Using a custom-created 3D model to prepare for surgery enables surgeons to viscerally experience a tumor or soft/hard tissue damage before they encounter it in the body. Highly-accurate in detail and realistic in coloring, 1:1-scale personalized 3D models offer a unique tool for preoperative planning and simulation for radiology teams, surgeons and other surgical stakeholders. This enables less intensive operative radiological guidance, and can lower overall operating room time.
3D printed models are also invaluable for preoperative patient education, which is an important facet of any major surgery. Personalized models based on a patient’s own anatomy can help surgeons better illustrate and explain both pathologies and the procedures required to correct them. Finally, 3D models can provide valuable forensic evidence in the event of patient mortality or a medico-legal situation.
The Key to Adoption: Technology + Workflow
The groundswell of interest in 3D printed patient-specific visualization solutions is being driven by an optimal combination of emerging business models and workflows and advanced technology.
Industry-leading providers like SuperCraft3D offer the best of both worlds – advanced 3D printing coupled with ultra-fast turnaround.

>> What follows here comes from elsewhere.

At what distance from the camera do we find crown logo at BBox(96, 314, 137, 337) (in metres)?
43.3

These companies facilitate instant upload of imaging files from traditional X-Ray, MRI, CT and other diagnostic vectors. These images are converted into highly accurate models within just hours, and can arrive in the hands of surgeons in as little as 24 hours.

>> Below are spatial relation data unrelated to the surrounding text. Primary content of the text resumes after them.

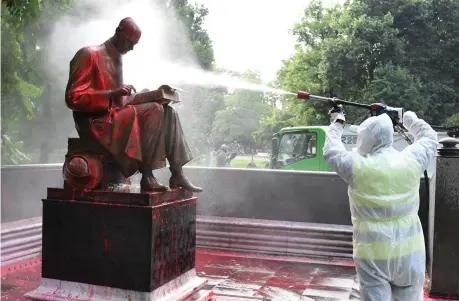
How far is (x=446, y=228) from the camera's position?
194 inches

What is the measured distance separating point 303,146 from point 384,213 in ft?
38.8

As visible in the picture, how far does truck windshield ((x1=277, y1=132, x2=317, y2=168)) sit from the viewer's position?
14789mm

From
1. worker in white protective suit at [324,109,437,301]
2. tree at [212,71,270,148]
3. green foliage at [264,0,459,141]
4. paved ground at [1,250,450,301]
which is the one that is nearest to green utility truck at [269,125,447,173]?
green foliage at [264,0,459,141]

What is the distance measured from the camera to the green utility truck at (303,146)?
47.6 ft

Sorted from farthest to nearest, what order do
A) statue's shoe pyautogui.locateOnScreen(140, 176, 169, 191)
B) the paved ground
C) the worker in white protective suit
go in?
the paved ground, statue's shoe pyautogui.locateOnScreen(140, 176, 169, 191), the worker in white protective suit

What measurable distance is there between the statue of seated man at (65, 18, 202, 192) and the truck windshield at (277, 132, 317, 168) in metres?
11.1

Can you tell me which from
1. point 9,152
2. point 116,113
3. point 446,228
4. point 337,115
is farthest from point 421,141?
point 9,152

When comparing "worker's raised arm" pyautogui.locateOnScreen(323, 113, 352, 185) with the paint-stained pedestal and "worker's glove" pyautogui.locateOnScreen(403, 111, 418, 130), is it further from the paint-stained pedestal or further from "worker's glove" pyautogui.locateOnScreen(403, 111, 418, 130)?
the paint-stained pedestal

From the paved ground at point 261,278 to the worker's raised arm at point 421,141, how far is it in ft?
6.57

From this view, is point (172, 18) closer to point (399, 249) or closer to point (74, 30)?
point (74, 30)

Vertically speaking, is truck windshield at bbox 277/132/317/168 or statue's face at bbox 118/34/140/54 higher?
statue's face at bbox 118/34/140/54

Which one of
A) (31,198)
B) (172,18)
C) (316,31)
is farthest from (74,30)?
(316,31)

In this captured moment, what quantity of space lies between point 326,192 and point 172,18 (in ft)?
48.5

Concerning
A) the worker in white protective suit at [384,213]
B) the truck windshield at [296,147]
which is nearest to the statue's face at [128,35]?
the worker in white protective suit at [384,213]
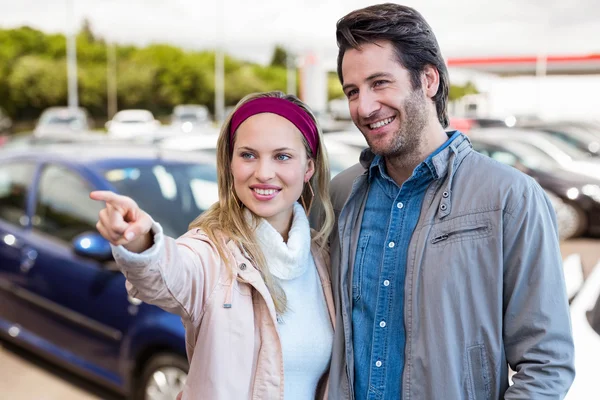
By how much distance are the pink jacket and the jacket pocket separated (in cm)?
51

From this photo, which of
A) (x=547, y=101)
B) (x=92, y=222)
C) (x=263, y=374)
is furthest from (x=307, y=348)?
(x=547, y=101)

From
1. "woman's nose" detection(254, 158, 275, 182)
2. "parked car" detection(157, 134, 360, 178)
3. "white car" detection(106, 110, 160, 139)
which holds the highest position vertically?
"woman's nose" detection(254, 158, 275, 182)

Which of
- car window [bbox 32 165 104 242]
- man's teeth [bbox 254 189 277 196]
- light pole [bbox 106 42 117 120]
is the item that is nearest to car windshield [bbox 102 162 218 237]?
car window [bbox 32 165 104 242]

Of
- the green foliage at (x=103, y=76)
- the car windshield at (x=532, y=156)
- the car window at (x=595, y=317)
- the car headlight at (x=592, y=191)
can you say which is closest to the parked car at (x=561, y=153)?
the car windshield at (x=532, y=156)

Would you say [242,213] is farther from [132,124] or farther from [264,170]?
[132,124]

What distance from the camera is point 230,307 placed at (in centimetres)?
177

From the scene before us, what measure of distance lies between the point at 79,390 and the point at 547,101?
41.9 meters

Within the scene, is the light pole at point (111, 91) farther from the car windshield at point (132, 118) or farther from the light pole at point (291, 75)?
the car windshield at point (132, 118)

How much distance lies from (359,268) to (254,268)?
30cm

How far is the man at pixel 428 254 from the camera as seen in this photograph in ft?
5.24

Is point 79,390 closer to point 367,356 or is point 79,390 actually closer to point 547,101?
point 367,356

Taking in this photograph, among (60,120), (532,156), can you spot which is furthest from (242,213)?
(60,120)

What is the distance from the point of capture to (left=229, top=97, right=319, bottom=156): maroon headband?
197 centimetres

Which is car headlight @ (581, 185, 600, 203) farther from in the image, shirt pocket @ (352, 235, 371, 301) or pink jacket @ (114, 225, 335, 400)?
pink jacket @ (114, 225, 335, 400)
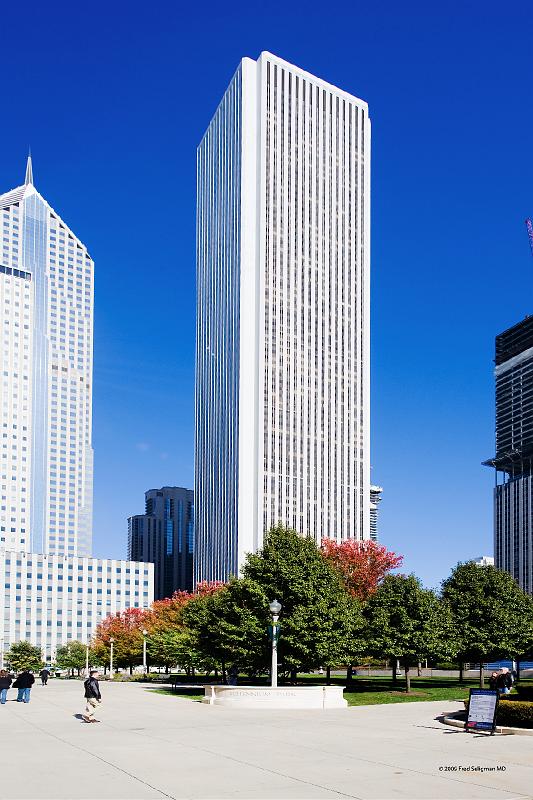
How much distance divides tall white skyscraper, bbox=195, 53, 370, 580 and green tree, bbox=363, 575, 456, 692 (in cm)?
10443

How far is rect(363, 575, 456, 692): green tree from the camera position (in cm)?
5516

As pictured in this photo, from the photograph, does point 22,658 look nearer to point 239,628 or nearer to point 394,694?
point 239,628

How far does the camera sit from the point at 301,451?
168 metres

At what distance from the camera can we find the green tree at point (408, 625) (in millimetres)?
55156

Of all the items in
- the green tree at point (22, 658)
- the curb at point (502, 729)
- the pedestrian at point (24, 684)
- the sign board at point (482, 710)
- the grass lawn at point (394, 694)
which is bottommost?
the green tree at point (22, 658)

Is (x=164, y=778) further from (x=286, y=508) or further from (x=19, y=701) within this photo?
(x=286, y=508)

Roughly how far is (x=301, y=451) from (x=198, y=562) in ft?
116

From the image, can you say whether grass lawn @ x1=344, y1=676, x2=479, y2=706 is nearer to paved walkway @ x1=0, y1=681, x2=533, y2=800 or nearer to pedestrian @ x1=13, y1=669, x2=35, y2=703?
paved walkway @ x1=0, y1=681, x2=533, y2=800

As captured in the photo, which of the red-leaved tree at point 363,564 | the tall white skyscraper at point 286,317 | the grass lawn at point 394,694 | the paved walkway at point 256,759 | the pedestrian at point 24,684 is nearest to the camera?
the paved walkway at point 256,759

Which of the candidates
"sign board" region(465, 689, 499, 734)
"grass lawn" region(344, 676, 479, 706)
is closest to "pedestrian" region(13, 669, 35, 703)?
"grass lawn" region(344, 676, 479, 706)

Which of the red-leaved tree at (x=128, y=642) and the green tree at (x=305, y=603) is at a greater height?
A: the green tree at (x=305, y=603)

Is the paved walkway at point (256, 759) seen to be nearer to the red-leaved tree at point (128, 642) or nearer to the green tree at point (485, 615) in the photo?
the green tree at point (485, 615)

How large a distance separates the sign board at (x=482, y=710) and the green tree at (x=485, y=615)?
31.2 meters

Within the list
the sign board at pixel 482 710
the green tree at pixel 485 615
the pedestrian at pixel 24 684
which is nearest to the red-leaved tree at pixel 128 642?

This turnaround time is crucial to the adoption of such services in dynamic and fast-paced medical environments. Surgeries are by nature time-sensitive – neither surgeons nor patients can afford to wait for long delivery lags.
The Bottom Line
3D printing is becoming a key tool in medicine generally and surgery specifically. The digital thread has been largely developed from scan to plan, and includes workflows in the lab and in the clinic. Now, surgical stakeholders have the opportunity to extend the digital thread into the physical world – converting patient data into manipulatable 3D-printed models that are changing surgery as we know it.